As he sprinted toward the gate, he spotted two guards atop the wall. They were clad in mismatched armor, helmets slightly too big for their heads. One of them looked like he had just finished chewing on bread.

"HEEEEELP!" Mitchell screamed, voice cracking as he flailed his arms over his head like a man on fire. "THERE'S A MONSTER! A BIG TEETHY BADGER THING!"

"What in the goddess's name—?" The older guard squinted, then his eyes widened as he saw the beast charging just behind the screaming stranger. "OPEN THE GATES!" he shouted.

With a loud creak, the iron gates slowly began to rise. Mitchell didn't wait for them to fully open. The moment there was a man-sized gap, he dove through it, barely keeping his footing as he tumbled to the cobblestone inside.

Behind him, the badger-beast slammed into the bars with a screech of rage, claws raking the metal. The guards shouted, spears lowering, crossbows loaded, but the creature, after a long, frustrated roar turned and bolted back into the forest.

Mitchell just lay there, groaning on the floor, face smushed against cold stone.

One of the guards cautiously approached him. "…You alright, kid?"

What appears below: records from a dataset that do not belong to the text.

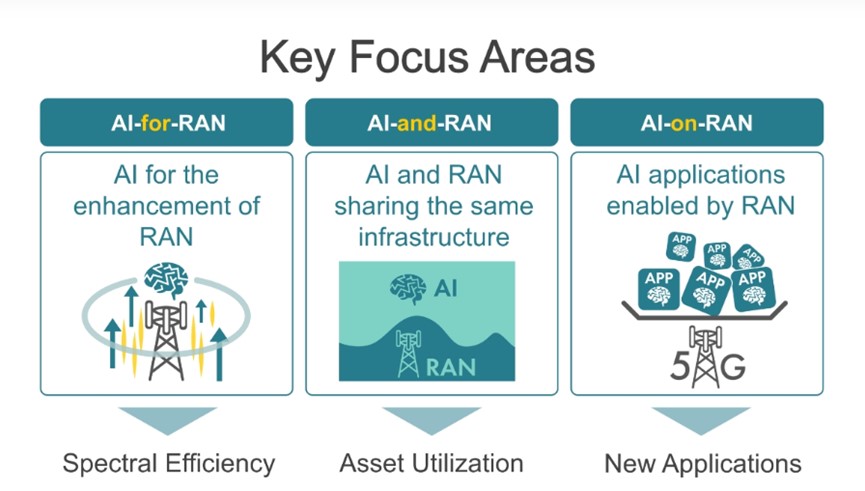 Key Focus Areas

AI-for-RAN

AI for the enhancement of RAN

Spectral Efficiency

AI-and-RAN

AI and RAN sharing the same infrastructure

AI

RAN

Asset Utilization

AI-on-RAN

AI applications enabled by RAN

APP APP APP APP APP APP

5G

New Applications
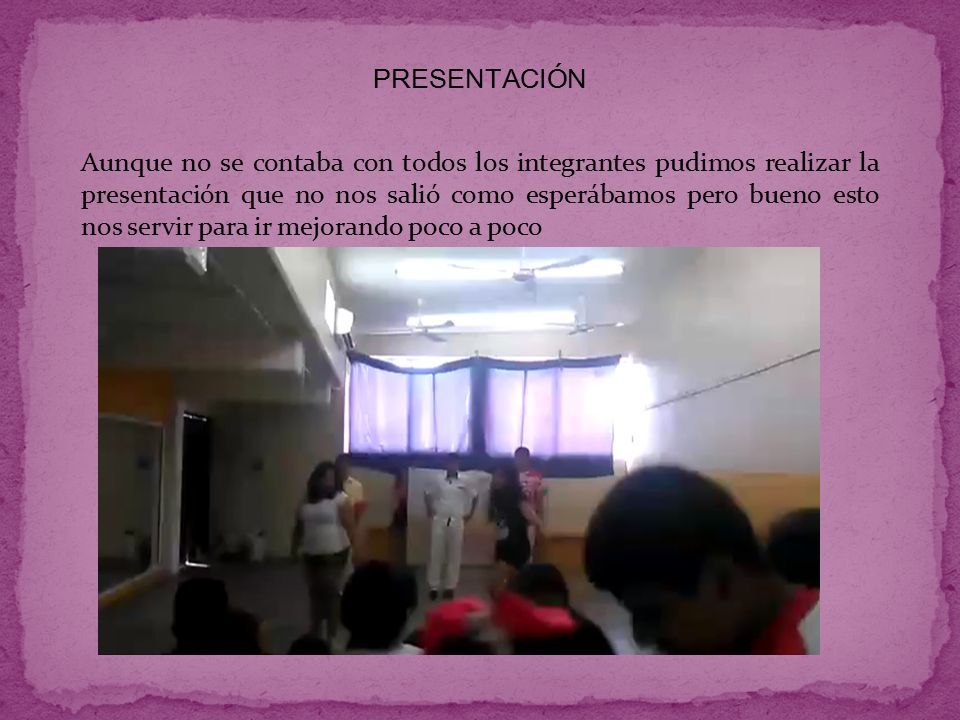 PRESENTACIÓN

Aunque no se contaba con todos los integrantes pudimos realizar la presentación que no nos salió como esperábamos pero bueno esto nos servir para ir mejorando poco a poco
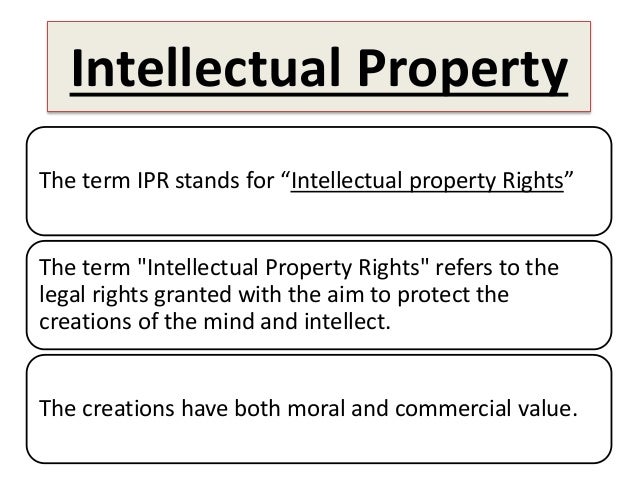 Intellectual Property

The term IPR stands for “Intellectual property Rights”

The term "Intellectual Property Rights" refers to the legal rights granted with the aim to protect the creations of the mind and intellect.

The creations have both moral and commercial value.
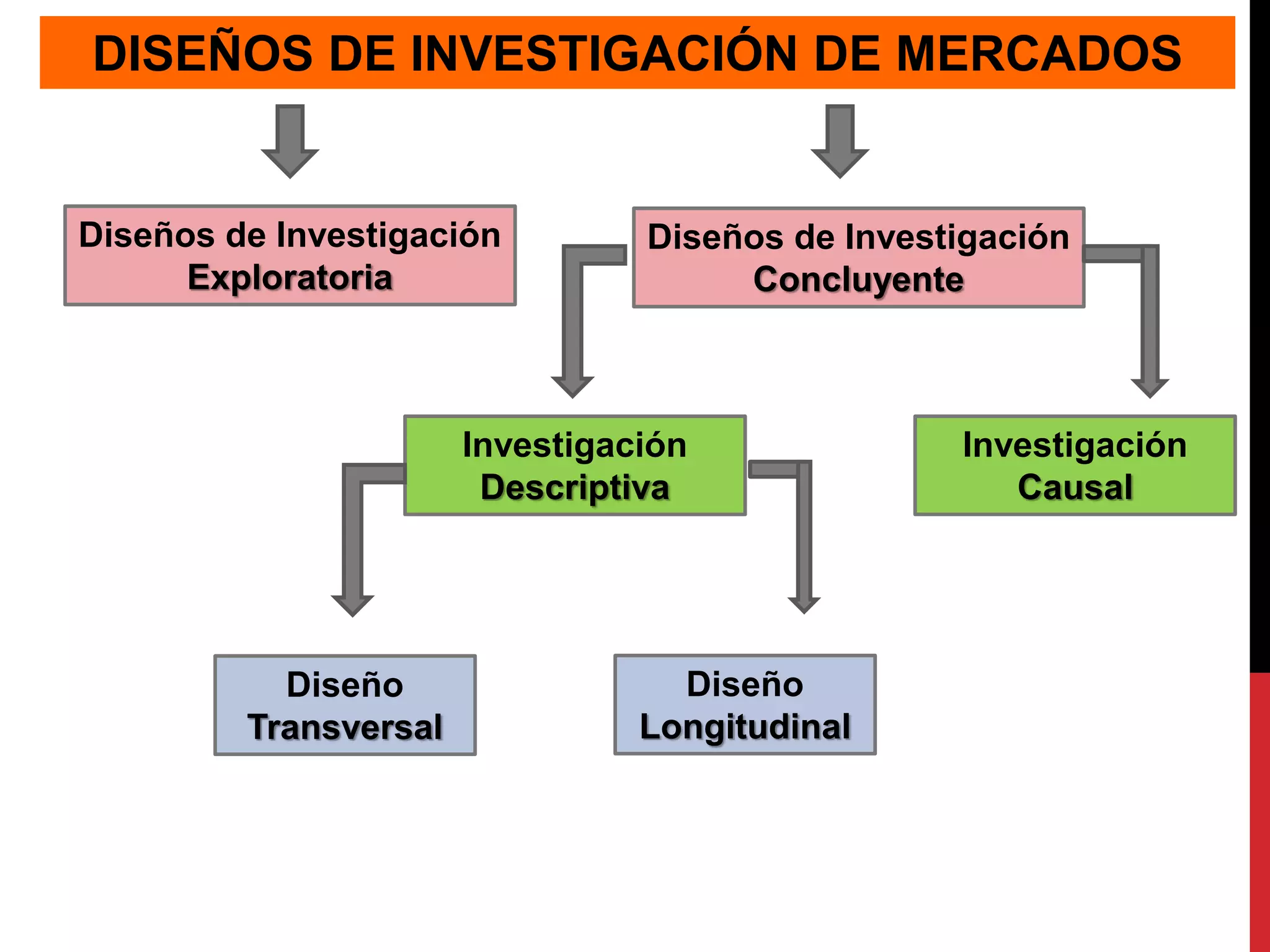 DISEÑOS DE INVESTIGACIÓN DE MERCADOS

Diseños de Investigación Exploratoria

Diseños de Investigación Concluyente

Investigación Descriptiva

Investigación Causal

Diseño Transversal

Diseño Longitudinal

"I… made it…" He wheezed. "I actually survived my first monster encounter…" He laughed weakly. And then promptly passed out.

As the two guards look towards the man that fainted at the entrance. One of the guards mutters, "Looks like another Lost was just dropped in."

A blue haired adventurer in light armor that was on his way out of the gate says, "Dumb kid must've gotten brought here by Vel'Eina."